Os grupos de mídia vem batendo diuturnamente na presidente. Mas essas
campanhas são pró-cíclicas - isto é, ajudam a acentuar o movimento de
baixa da presidente. Ou seja, os grupos de mídia não criam, apenas
acentuam um estado de espírito pré-existente.
JK e Lula foram alvos de campanhas pesadíssimas e conseguiram não apenas
superar como manter em alta a autoestima nacional. Em plena campanha para o
governo do Rio, o Jornal Nacional montou várias cenas de arrastão nas praias,
tentando passar a ideia de descontrole. E Brizola virou o jogo.
Os fatores conjunturais
Há um conjunto de fatores conjunturais que aguçam o pessimismo
atual da opinião pública.
Um deles é o fim do ciclo de otimismo intenso que se
seguiu à superação da crise de 2008, à conquista da sede da
Copa e das Olimpíadas, à consagração internacional das políticas de
inclusão.
Cada mudança de patamar significa maiores cobranças nas etapas
seguintes. Cria-se de uma demanda impossível de atender. Já tratei
diversas vezes esse tema dos ciclos de otimismo-pessimismo.

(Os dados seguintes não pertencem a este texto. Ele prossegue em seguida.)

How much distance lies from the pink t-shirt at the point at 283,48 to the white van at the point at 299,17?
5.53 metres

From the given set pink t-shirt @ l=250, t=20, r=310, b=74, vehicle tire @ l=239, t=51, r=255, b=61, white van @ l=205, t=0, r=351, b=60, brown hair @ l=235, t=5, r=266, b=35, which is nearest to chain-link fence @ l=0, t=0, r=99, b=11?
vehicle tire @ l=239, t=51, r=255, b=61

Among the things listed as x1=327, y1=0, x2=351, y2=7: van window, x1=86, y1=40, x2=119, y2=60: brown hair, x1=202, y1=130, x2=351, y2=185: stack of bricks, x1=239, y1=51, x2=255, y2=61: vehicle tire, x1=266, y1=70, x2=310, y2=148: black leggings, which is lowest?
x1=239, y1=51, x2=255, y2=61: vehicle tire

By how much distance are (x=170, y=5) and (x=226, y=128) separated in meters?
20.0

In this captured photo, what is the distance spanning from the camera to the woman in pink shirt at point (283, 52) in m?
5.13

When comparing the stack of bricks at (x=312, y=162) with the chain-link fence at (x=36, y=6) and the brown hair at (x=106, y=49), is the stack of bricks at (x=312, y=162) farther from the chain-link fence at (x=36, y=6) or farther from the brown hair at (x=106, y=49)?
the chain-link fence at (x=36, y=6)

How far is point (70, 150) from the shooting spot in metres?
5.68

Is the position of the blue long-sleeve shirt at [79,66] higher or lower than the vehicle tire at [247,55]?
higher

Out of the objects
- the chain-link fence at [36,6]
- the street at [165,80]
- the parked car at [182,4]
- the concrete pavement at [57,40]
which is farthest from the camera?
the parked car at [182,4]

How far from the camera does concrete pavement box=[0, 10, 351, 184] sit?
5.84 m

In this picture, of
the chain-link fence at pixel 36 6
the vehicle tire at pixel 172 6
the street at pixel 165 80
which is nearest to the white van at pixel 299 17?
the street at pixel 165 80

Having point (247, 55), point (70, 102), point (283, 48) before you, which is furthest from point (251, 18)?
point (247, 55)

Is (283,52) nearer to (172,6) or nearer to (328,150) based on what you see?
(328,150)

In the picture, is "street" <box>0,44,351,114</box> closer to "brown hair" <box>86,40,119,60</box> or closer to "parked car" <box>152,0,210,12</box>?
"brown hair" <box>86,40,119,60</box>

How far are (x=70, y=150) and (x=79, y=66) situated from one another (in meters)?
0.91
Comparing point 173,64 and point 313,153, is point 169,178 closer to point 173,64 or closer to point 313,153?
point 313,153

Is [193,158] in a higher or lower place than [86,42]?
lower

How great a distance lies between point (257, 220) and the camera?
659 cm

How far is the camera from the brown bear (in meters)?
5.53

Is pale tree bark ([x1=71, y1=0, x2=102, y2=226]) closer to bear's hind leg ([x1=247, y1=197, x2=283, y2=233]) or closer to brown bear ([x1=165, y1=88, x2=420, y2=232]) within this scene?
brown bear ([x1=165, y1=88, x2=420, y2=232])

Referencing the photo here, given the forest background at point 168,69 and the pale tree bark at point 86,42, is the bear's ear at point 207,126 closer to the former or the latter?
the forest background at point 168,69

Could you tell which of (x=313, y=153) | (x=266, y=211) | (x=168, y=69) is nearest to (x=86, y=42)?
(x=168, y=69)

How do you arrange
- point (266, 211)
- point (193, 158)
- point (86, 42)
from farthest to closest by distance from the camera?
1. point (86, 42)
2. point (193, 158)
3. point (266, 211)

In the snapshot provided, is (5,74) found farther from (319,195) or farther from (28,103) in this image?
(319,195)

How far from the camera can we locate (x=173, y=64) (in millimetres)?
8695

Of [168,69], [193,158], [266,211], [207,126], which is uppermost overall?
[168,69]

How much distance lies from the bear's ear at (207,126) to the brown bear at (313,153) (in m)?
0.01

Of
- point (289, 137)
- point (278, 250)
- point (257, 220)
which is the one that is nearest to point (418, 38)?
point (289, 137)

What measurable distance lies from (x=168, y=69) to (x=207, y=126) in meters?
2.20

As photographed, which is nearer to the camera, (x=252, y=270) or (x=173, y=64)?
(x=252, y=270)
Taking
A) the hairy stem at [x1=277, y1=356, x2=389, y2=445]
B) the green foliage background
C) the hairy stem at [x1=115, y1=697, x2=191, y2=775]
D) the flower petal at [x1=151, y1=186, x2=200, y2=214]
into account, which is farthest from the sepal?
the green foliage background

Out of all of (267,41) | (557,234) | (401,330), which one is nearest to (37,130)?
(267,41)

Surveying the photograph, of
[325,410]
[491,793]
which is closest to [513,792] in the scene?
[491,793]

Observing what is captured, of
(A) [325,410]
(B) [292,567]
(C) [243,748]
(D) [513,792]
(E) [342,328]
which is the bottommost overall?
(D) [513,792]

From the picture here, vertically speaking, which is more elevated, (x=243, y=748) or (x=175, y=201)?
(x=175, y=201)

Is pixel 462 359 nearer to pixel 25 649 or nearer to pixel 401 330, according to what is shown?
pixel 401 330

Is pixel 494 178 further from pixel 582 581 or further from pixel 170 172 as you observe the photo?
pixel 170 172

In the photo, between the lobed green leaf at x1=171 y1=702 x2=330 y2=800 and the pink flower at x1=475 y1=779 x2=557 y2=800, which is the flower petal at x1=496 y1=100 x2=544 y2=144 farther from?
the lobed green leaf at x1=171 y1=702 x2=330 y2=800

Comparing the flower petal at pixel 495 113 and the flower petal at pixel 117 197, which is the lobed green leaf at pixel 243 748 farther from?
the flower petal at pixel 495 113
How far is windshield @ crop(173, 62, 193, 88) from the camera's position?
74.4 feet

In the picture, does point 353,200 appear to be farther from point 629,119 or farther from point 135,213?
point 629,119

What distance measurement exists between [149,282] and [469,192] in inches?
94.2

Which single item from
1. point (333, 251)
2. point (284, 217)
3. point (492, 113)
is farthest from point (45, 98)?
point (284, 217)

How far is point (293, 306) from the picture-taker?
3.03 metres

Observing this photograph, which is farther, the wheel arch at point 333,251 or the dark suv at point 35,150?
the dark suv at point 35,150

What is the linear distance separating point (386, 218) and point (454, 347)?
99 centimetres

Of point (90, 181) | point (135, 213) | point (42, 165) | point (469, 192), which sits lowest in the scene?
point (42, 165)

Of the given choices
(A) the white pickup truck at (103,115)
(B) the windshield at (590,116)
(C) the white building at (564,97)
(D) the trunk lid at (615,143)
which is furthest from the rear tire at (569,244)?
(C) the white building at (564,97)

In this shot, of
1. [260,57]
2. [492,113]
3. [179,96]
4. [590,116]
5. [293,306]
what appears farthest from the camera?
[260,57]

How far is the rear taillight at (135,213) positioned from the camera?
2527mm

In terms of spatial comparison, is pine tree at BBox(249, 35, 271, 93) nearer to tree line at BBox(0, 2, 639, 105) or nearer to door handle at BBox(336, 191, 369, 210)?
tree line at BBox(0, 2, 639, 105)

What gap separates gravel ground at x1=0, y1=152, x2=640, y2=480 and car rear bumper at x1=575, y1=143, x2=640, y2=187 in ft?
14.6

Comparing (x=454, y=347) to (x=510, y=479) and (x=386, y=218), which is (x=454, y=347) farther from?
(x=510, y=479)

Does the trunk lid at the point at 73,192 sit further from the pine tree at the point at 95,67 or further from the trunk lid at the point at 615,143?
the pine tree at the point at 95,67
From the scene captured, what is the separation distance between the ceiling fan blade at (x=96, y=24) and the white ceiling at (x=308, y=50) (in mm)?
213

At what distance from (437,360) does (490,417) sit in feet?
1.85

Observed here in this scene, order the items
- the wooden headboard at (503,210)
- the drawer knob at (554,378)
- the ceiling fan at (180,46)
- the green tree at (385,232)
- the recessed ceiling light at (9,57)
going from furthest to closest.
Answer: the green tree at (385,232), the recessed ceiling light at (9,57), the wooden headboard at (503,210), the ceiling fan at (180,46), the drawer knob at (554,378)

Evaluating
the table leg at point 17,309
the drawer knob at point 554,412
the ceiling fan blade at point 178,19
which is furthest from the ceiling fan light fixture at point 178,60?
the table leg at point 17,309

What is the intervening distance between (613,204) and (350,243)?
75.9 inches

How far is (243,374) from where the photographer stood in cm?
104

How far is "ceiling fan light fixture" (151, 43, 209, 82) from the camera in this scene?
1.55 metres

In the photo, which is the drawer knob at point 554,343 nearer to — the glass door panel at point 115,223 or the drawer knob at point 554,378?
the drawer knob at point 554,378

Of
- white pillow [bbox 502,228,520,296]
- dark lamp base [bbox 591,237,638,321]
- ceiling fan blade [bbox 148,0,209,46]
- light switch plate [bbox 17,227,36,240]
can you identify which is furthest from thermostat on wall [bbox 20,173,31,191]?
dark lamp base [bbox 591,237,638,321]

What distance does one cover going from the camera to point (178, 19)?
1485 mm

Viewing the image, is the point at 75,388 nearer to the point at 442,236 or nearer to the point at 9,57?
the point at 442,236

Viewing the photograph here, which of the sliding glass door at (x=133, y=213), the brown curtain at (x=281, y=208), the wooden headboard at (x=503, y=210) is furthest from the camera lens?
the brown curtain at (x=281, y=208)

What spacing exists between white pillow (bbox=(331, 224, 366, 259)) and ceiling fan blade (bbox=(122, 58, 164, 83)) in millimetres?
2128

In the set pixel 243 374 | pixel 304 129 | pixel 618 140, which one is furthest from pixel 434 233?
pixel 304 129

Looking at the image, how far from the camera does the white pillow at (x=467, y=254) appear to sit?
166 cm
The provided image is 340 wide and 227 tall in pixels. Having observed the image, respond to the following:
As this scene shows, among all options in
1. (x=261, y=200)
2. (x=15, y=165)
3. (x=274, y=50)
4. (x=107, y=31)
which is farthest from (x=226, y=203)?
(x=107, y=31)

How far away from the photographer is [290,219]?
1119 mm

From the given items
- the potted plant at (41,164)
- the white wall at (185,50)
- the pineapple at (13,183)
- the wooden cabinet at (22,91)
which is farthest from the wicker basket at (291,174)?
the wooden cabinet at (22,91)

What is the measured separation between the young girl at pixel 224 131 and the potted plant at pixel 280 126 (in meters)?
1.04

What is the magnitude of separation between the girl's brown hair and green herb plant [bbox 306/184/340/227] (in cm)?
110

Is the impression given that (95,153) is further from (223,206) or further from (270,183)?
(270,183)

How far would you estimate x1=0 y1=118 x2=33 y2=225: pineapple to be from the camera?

Essa frustração acentua dois movimentos relevantes de opinião pública.
Um deles, a quebra de expectativas de quem ascendeu à classe
média. Os novos cidadãos não se contentam com o que conquistaram
até agora e querem mais. O segundo movimento é o da resistência
das classes média e alta contra os novos incluídos.
Esses dois movimentos foram atenuados na fase anterior pela situação da
economia, permitindo a Lula praticar uma espécie de política do ganha-ganha.
Com a frustração do crescimento, esses sentimentos voltam à tona com
toda força, potencializados pela liberação de energia através das redes
sociais.
A comunicação pública
Aí entram os fatores de responsabilidade do governo.
O maior deles foi o amplo descuido para com a opinião pública - a
opinião pública ampliada e os grupos organizados da sociedade - e uma política
de comunicação amorfa. Essa inércia permitiu que os grupos de mídia jogassem
sozinhos em campo.
Apesar da CGU (Controladoria Geral da União), da Lei da Transparência,
das ações da Polícia Federal e do Ministério Público Federal, venceu a versão
do “governo mais corrupto da história”.
Mesmo tendo retomado os investimentos públicos e deixado um legado de
obras relevantes, os PACs (Programas de Aceleração do Crescimento) ficaram mais
conhecidos pelas obras inacabadas do que pelas obras entregues.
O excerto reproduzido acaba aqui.